We're currently experiencing issues with our FAS2050 storage controller. I could not find any documentation on the FAS2050's assuming it's because they're already End-of-Life. Our FAS2050 supports our Vmware VDI infrastructure (Horizon 7/vCenter 6.5) by storing the profiles for our VDI customers. It's running two storage controllers where one contains the location for user profiles and the other controller oversees the storage of other miscellaneous files.
Over the weekend, we had to perform a power cycle of our server room and in preperation, was in the process of shutting down our VDI environment when suddenly, all power to our servers as well as the FAS2050 was shut off causing a hard shut down.
Afer rebooting, our VMware/VDI environment came back up without too many issues but one of the two storage controllers didn't come up as expected which was the controller holding our VDI profiles.
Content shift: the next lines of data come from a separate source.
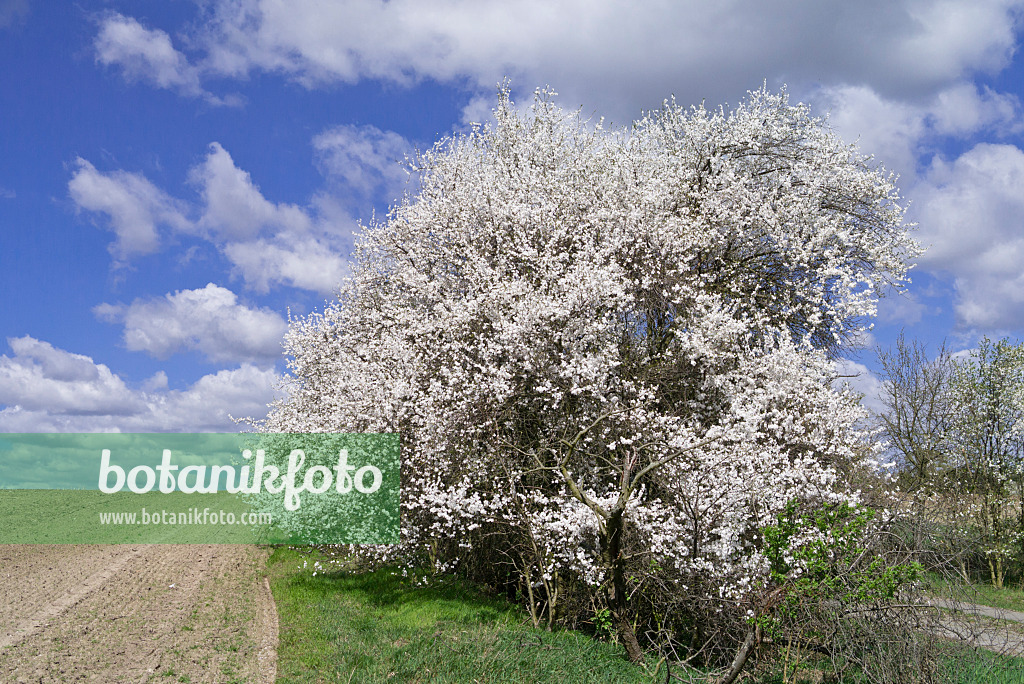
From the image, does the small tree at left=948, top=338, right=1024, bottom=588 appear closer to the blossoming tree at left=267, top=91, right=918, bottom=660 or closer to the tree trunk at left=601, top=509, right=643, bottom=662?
the blossoming tree at left=267, top=91, right=918, bottom=660

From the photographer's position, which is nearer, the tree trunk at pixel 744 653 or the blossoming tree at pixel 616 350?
the tree trunk at pixel 744 653

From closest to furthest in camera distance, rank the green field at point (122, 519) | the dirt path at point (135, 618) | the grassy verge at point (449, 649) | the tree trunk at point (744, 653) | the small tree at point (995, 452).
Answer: the tree trunk at point (744, 653) → the grassy verge at point (449, 649) → the dirt path at point (135, 618) → the small tree at point (995, 452) → the green field at point (122, 519)

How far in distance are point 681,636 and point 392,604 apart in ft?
18.8

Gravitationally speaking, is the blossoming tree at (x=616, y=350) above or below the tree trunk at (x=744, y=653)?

There is an amber light on the exclamation point LED in the front of the chassis as well as green and amber lights on the NICs in the back (on the bottom module, although the top only has green NIC lights).
We utilize NetApp OnCommand System Manager to view the storage locations for our profiles and now we can't discover or add that location back in.
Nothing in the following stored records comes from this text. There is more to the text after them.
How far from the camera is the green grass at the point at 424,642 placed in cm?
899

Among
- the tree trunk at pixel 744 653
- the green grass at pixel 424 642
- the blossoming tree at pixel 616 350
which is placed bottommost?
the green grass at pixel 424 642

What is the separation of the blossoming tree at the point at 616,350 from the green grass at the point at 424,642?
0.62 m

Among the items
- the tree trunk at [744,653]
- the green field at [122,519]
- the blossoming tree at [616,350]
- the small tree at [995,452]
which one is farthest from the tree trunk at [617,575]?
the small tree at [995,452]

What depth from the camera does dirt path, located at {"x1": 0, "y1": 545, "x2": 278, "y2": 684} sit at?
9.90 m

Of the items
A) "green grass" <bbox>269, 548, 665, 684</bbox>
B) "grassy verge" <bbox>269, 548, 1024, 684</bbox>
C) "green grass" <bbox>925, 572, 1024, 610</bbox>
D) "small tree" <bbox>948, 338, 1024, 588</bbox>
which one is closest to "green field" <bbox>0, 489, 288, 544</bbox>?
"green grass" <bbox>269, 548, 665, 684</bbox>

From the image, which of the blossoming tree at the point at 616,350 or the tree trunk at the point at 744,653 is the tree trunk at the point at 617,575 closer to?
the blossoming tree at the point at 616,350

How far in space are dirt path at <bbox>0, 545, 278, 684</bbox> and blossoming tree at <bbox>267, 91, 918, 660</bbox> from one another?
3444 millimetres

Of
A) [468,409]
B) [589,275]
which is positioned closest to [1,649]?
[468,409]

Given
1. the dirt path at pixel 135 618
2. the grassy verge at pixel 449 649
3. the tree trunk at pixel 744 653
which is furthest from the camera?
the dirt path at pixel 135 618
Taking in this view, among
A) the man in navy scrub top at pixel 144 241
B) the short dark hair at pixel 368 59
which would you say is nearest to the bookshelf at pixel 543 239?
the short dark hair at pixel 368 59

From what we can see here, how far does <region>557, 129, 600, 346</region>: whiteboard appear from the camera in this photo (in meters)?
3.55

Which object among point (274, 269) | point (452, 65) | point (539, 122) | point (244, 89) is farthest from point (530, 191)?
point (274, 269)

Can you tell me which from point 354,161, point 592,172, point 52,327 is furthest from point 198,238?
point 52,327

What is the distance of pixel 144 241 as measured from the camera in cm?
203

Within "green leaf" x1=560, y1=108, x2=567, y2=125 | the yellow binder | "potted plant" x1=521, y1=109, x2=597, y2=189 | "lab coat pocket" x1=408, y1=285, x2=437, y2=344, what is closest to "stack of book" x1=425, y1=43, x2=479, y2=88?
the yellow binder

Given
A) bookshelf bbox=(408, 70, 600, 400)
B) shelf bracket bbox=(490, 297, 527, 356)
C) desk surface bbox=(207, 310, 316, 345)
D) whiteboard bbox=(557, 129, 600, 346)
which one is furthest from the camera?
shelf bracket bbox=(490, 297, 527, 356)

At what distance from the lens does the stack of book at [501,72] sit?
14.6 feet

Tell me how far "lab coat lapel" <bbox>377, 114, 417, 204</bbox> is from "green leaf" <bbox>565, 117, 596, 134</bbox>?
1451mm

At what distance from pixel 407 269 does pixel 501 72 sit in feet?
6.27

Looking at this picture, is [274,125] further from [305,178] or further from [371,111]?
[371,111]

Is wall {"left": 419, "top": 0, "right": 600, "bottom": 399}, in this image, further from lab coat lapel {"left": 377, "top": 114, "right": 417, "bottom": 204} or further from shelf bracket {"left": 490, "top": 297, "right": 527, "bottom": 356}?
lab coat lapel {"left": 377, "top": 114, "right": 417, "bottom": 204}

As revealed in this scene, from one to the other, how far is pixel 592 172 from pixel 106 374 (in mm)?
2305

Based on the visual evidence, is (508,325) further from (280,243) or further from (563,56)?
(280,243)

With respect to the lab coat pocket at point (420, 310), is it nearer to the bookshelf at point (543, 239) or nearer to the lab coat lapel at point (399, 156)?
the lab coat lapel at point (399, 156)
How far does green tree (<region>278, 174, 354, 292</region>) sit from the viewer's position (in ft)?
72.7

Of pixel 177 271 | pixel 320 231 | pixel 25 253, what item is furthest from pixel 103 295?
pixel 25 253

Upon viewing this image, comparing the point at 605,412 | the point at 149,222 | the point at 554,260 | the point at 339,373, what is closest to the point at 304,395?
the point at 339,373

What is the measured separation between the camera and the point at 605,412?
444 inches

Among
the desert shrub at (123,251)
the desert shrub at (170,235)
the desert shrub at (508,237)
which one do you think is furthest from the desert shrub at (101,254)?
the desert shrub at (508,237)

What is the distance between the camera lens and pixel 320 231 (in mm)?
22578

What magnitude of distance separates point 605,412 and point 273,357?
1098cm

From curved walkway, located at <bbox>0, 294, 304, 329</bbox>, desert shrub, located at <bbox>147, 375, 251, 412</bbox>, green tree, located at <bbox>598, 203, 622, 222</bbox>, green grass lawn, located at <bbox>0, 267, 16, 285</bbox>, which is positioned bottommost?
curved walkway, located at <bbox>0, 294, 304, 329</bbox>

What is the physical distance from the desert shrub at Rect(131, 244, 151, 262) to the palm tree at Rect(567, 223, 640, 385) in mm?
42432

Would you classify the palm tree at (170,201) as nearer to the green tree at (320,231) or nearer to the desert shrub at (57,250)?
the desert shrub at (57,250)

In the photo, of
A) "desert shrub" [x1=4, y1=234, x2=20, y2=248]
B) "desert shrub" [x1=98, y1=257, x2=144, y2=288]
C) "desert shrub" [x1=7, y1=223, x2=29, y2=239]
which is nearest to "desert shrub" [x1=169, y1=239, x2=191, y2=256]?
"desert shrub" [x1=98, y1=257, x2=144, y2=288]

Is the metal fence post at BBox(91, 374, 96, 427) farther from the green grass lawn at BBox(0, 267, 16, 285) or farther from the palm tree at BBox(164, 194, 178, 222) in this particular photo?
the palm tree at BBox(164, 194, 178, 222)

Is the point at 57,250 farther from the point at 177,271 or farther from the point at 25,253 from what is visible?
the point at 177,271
Been scouring the interwebs for any documentation in regards to the FAS2050 that's not about upgrading it to newer versions.
Hi there! Yes, you're right that this system is now end of support from us, sorry.
Can you connect via RLM or serial cable (RJ-45 9600 8N1)? what does the controller say? With any luck, it will just have "Waiting for giveback" scrolling on the console, and you can just type "cf giveback" into the other controller.
Utilizing DATA ONTAP 126.96.36.199, FilerView, the status page shows:
"This node has taken over. /vol/vol_mb1_db1 is full (using or reserving 100% of space and 0% of inodes, using 100% of reserve).
I'm very much a beginner in the storage world so I'm not sure if the volume being full would have any impact on the takeover process.
Unfortunately, we were not able to console into the controller that is down since we don't have a working serial cable to physically console into the system, we had to resort to Putty (which wouldn't work due to network issues).
On the operational controller, after logging in, the prompt displayed:
We ran a cf status and got the following result:
"partner has been taken over by <controllerhostname>"
The resources, in this case, that is owned by the downed controller is our volume containing our VDI profiles. VDI users still are not able to connect to their profiles which leads us to believe that the takeover process didn't complete as intended even though the status might prove otherwise.
Would a restart of the FAS chassis be recommended or would we need to manually run the takeover commands instead? Thank you again for your help.
The serial cables are the same pinout as the light blue Cisco serial cables, if that helps.
If you don't have any other option, just run "cf giveback" on the surviving node and hope for the best. It does a number of checks before giving it back entirely, and it sounds like you're having an outage right now, so it won't get any worse.
The volume being full is bad, but I believe it wouldn't cause this behavior.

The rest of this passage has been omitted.